Stress: A Situation of Symptoms

First and foremost, I must apologize for my recent disappearance. I’ve been experiencing some unpleasant symptoms related to stress, but, having said and experienced the aforementioned, I would like to take the time today to elaborate about the physical, mental, cognitive and behavioral symptoms of stress in addition to the causes.

With having talked about stress in a previous article, we can understand that certain stress can be labeled as good stress (eustressors) or bad stress (distressors). Both types of stress stem from an external stimulus of sorts. The type of stimulus that is triggering the stress response is key to identifying whether or not a stress is good or bad. If one is being stressed by a job to do well, that type of stress can potentially motivate an individual. Stress of this nature may be considered as eustressors. When a stress is negative in nature, such as the stress of job loss, debt, personal conflict with an individual, we may classify that stress as distress.

Stress, depending on the nature of it, may present itself with a series of physical, mental or cognitive symptoms. Typically stress is temporary, but it is occasionally left to stew in our subconscious. Sometimes, no matter how hard we try to suppress it, it lingers, waiting until another stressful event happens to “attack” in full force. The symptoms of stress vary per individual, but are generally put into four categories: physical, mental, cognitive and behavioral.

Physical Symptoms

  • Headaches
  • Muscle tension or general pain through the body
  • Chest pain ranging from a dull ache to a sharp pain
  • Changes to an individual’s sex drive
  • Upset stomach, including diarrhea, nausea and constipation
  • Sleeping issues (such as insomnia)
  • Frequent colds or infections

Mental Symptoms

  • Anxiety, depression
  • Radical changes in mood
  • Feeling like you’re losing control of life
  • Low self-esteem
  • Recluse-like behavior

Cognitive Symptoms

  • Excessive worrying
  • Intrusive/racing thoughts
  • Forgetfulness
  • Disorganisation
  • Extreme pessimism
  • Inability to focus

Behavioral Symptoms

  • Appetite changes – either excessive eating or not eating at all
  • Extreme procrastination or avoiding general responsibilities
  • Increased use of drugs
  • Demonstrating more nervous behaviors, such as fidgeting, biting nails, pacing around, etc.

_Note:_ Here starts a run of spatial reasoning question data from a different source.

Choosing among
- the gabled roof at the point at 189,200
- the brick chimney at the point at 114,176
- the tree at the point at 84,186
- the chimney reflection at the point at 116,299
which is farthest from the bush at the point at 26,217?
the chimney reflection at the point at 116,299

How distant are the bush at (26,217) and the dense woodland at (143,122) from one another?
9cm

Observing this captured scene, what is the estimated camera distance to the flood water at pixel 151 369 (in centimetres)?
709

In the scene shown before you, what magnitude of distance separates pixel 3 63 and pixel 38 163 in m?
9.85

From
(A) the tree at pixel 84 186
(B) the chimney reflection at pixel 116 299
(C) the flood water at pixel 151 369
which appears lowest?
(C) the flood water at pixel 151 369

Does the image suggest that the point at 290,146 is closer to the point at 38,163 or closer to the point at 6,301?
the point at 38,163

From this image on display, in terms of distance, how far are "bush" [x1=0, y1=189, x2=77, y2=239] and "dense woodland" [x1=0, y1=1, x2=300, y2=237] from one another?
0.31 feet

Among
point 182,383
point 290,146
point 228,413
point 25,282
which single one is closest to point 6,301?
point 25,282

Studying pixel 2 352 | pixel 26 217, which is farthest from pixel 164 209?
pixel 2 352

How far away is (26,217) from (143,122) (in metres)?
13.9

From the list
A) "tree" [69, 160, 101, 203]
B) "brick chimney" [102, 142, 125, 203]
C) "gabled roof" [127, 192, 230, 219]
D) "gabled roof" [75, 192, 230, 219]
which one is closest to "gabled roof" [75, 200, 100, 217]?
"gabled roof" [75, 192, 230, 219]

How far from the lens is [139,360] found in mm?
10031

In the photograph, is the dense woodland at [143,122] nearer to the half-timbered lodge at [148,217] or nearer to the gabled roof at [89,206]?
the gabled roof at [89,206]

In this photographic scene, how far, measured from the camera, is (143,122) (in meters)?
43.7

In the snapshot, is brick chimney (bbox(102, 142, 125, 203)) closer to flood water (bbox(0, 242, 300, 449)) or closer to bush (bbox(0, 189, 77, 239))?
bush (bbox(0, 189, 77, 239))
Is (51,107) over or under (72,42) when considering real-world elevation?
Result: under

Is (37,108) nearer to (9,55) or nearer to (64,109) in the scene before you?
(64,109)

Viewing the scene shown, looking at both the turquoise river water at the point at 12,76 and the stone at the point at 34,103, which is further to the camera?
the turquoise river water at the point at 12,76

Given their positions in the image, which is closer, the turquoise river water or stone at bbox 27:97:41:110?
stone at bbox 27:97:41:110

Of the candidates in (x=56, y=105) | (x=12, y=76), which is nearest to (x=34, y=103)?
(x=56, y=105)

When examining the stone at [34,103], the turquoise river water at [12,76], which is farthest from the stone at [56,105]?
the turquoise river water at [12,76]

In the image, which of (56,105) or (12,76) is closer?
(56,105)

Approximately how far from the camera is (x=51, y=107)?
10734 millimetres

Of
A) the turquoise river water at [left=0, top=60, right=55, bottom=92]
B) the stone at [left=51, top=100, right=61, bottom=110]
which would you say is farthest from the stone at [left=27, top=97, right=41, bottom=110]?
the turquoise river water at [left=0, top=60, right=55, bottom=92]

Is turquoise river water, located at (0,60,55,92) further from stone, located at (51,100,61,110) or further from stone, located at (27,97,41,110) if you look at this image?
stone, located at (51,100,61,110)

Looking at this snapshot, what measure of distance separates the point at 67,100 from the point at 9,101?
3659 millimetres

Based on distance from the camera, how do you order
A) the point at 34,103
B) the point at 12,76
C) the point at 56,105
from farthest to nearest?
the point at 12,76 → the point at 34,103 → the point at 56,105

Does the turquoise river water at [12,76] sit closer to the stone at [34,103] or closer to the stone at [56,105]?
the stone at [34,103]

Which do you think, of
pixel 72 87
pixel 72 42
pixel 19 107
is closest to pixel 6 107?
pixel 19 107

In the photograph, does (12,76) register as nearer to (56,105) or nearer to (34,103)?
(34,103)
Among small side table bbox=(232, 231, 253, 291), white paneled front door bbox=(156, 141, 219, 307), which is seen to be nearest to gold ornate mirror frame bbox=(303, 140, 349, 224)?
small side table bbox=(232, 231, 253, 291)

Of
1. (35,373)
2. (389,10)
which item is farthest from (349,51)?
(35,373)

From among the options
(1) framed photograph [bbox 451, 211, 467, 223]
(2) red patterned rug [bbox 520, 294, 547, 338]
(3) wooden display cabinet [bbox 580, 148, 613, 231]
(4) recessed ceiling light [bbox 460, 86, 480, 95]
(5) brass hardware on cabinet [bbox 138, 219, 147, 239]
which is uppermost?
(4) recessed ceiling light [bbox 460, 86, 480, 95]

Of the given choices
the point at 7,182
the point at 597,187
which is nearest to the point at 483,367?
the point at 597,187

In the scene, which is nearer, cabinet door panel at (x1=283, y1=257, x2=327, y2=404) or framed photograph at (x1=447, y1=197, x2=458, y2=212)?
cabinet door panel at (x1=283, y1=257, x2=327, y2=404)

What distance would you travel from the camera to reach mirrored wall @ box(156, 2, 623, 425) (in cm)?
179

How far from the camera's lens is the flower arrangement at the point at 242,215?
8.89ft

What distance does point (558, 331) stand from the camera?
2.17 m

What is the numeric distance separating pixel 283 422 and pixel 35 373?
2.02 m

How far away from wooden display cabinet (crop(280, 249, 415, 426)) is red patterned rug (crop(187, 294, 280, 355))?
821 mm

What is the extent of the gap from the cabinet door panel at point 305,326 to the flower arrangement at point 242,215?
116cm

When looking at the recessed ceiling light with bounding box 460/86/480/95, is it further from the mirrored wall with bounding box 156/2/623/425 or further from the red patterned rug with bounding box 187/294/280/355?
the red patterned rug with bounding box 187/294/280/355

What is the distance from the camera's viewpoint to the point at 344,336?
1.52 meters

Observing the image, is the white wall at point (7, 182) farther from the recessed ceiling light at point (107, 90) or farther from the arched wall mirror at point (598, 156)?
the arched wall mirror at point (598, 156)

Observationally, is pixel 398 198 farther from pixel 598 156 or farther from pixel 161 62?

All of these symptoms may seem very intense for something that most people brush off easily in day-to-day life, but there is a lot of medical evidence backing the symptoms of stress. With the advent of the internet and ease of access to resources for all, it’s very easy to become anxious when trying to figure out what is wrong. I know this from personal experience – I’ve tried to scour the myriad of resources available to figure out the cause(s) of my symptoms. I would drive myself to the brink of insanity trying to figure out what fits.

There are many causes of stress, but they are generally put into two categories: personal issues and social issues. Some personal issues that could lead to stress are: one’s health, emotional problems, major life changes (such as the birth of a new child, moving to a different city, or death in the family) and relationship problems (issues with friends, family or lovers).

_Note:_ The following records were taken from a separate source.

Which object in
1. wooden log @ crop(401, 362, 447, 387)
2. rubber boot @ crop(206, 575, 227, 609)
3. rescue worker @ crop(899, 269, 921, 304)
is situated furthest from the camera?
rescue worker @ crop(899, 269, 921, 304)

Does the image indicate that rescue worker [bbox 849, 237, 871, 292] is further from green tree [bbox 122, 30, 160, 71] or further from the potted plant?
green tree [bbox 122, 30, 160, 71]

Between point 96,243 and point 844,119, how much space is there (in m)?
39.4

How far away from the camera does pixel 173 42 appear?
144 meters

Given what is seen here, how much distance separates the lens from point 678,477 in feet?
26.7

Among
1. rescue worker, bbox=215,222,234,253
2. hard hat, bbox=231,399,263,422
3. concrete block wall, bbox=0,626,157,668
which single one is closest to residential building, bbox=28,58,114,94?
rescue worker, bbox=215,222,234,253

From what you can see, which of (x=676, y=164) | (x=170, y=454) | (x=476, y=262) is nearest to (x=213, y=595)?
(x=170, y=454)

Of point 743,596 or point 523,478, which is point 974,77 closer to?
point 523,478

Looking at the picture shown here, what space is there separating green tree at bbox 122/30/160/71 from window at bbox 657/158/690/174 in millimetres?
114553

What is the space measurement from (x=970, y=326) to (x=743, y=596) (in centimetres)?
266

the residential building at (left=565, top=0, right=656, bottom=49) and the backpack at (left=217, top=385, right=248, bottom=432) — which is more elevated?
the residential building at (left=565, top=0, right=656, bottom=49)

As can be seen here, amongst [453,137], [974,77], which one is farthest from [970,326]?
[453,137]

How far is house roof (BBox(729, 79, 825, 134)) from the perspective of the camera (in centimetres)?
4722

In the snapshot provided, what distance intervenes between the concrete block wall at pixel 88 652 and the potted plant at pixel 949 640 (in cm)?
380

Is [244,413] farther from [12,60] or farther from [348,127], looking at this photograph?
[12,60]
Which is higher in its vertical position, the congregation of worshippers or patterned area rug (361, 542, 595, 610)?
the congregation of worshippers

Social issues that may lead to stress are: Environmental issues (such as crime in one’s city, state of one’s country, a noisy neighborhood), social situation (living in poverty, being unable to make ends meet, loneliness, being discriminated against), unemployment, or one’s job (such as being unhappy with work, or finding that work is too demanding).

In closing, stress can be very taxing to the well-being of individuals. It is important to be able to identify and manage stress before it is allowed to linger in the subconscious for too long and become something unmanageable. There are many ways to combat stress, such as exercising, living within one’s means, adjust one’s standards in relation to the stressor, express emotions instead of keeping them inside, strengthen relationships with friends and family… the list goes on and on. Managing, and if possible, removing stress is key to a healthy body and mind. Prolonged stress does nothing for an individual; it causes a variety of unpleasant symptoms, as previously mentioned. If you find yourself struggling with stress, please take a look here for tips on how to manage stress in relation to your life.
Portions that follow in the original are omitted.